┌─ Metin

Söz Ayırır Eylem Birleştirir! - Mustafa Balbay

13 Aralık Silivri buluşması, halkla birlikte adalet arayışının meşalesini yaktı.
Latin Amerika’da belli bir hedefe dönük toplumsal hareketlerin atasözü haline gelmiş bir deyim vardır:
Söz ayırır eylem birleştirir!
Bu söylemin Türkiye’de de haklılık kazandığı bir dönemden geçiyoruz.
2012’nin ülke çapında ses getiren, geniş kesimlerin katıldığı buluşmaları anımsayalım.
1 Mayıs, başta Taksim Meydanı olmak üzere Türkiye’nin dört bir yanında kutlandı. Katılımın yoğunluğunun yanı sıra yelpazenin genişliği de dikkat çekiciydi.
19 Mayıs, her yaştan gencin buluştuğu büyük bir Samsun’a çıkış oldu. Kutlamalar farklı mekânlarda olsa bile zemin ortaktı.
9 Eylül’ün 90. yılı “bayrak yasağı” tartışmasına sahne oldu. İzmirliler, “9 Eylül’lerde bayrak çekilir” deyip tavrını koydu. Buradaki yasağa toplumsal karşı çıkış 29 Ekim’in de habercisiydi.

└─
┌─ Verilen Bilgiler

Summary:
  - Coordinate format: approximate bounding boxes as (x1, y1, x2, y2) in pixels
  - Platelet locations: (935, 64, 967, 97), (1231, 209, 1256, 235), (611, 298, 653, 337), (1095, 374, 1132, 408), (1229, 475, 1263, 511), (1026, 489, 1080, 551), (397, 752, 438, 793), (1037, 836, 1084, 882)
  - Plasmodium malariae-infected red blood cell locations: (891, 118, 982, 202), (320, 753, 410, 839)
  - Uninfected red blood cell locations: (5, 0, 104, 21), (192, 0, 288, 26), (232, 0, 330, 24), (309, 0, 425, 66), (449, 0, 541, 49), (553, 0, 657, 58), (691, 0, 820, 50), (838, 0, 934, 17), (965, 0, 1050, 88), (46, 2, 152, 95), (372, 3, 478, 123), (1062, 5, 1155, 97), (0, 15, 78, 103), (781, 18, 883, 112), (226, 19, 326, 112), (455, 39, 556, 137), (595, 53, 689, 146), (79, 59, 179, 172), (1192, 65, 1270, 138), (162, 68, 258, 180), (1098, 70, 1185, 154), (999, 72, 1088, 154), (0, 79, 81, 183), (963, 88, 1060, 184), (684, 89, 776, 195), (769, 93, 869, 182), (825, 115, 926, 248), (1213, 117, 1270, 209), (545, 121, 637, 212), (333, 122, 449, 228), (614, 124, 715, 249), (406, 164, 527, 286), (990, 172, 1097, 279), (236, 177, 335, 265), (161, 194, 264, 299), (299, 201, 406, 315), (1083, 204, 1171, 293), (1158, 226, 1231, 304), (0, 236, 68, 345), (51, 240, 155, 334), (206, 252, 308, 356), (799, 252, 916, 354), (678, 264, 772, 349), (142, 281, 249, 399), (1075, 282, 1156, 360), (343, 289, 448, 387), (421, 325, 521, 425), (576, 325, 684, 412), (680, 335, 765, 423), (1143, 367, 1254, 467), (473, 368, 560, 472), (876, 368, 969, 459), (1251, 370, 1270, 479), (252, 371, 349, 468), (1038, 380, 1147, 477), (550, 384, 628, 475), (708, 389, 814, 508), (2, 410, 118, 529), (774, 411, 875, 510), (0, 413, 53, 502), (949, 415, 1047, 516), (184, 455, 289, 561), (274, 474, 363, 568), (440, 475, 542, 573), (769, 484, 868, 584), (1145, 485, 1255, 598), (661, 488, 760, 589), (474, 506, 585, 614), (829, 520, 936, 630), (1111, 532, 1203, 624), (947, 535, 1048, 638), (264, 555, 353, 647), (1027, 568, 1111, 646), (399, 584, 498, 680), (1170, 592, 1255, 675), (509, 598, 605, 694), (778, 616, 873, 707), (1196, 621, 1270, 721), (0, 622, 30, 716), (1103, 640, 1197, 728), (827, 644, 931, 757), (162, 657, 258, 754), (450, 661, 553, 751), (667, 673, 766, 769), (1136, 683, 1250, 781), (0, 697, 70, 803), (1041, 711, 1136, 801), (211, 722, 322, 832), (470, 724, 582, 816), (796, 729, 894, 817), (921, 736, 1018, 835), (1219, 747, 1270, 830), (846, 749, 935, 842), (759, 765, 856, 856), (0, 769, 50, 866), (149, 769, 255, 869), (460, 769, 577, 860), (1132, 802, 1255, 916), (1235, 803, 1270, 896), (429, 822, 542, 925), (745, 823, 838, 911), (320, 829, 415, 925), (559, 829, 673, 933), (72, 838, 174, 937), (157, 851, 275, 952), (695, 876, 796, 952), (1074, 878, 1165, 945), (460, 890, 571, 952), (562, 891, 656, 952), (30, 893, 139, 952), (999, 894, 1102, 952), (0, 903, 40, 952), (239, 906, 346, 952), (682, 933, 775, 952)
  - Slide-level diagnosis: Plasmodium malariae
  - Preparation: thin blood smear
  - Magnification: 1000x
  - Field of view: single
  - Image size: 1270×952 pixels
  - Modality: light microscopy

└─

Yapılacaklar:
- 1) Toplumsal eylemler yazısındaki "1 Mayıs, başta Taksim Meydanı" diye başlayan paragrafı, ana bilgilerini koruyarak daha kısa biçimde yeniden yazın.
- 2) Lütfen toplumsal eylemler yazısını kaldığı yerden sürdürün.
Kayıtlar, metinden bağımsız ayrı bir malzemedir.

Cevaplar:
- 1) 1 Mayıs, Taksim Meydanı başta olmak üzere Türkiye'nin her yerinde kutlandı; katılım hem yoğun hem de çok geniş bir yelpazedeydi.

- 2)
29 Ekim Ulus kutlaması, Cumhuriyetin değerlerinin aşağıdan yukarıya korunacağını ortaya koydu. Ulus’tan Anıtkabir’e yürüyüş, korku çemberinin kırılmakta olduğunun habercisiydi.
10 Kasım, 29 Ekim’in sadece bir tepki gösterme refleksinden ibaret olmadığının kanıtıydı. Anmadan öte, Anıtkabir sözcüğün tam anlamıyla Y-Anıtkabir’di.
***
Yıl içindeki bu yükselişin ardından 13 Aralık Silivri buluşması geldi.
Aslında Silivri, 1 Mayıs’ta, 19 Mayıs’ta, 9 Eylül’de, 29 Ekim’de, 10 Kasım’da da vardı. Bu anmalara ve kutlamalara katılanların önemli bir kesiminin kalbi Silivri’de atıyordu. Bunu sadece medyaya yansıyan haberlerden değil, bize ulaşan mektuplardan, toplumsal iletilerden hissediyorduk.
Silivri buluşması, yıl boyunca bir bayrak gibi yükselen kutlama ve anmaların devamında bir “talep” haykırışıdır.
Silivri buluşması, yükselen bir dalganın uç noktası değil, bir başlangıçtır. Gerçek anlamda adalet arayışının başlangıcıdır.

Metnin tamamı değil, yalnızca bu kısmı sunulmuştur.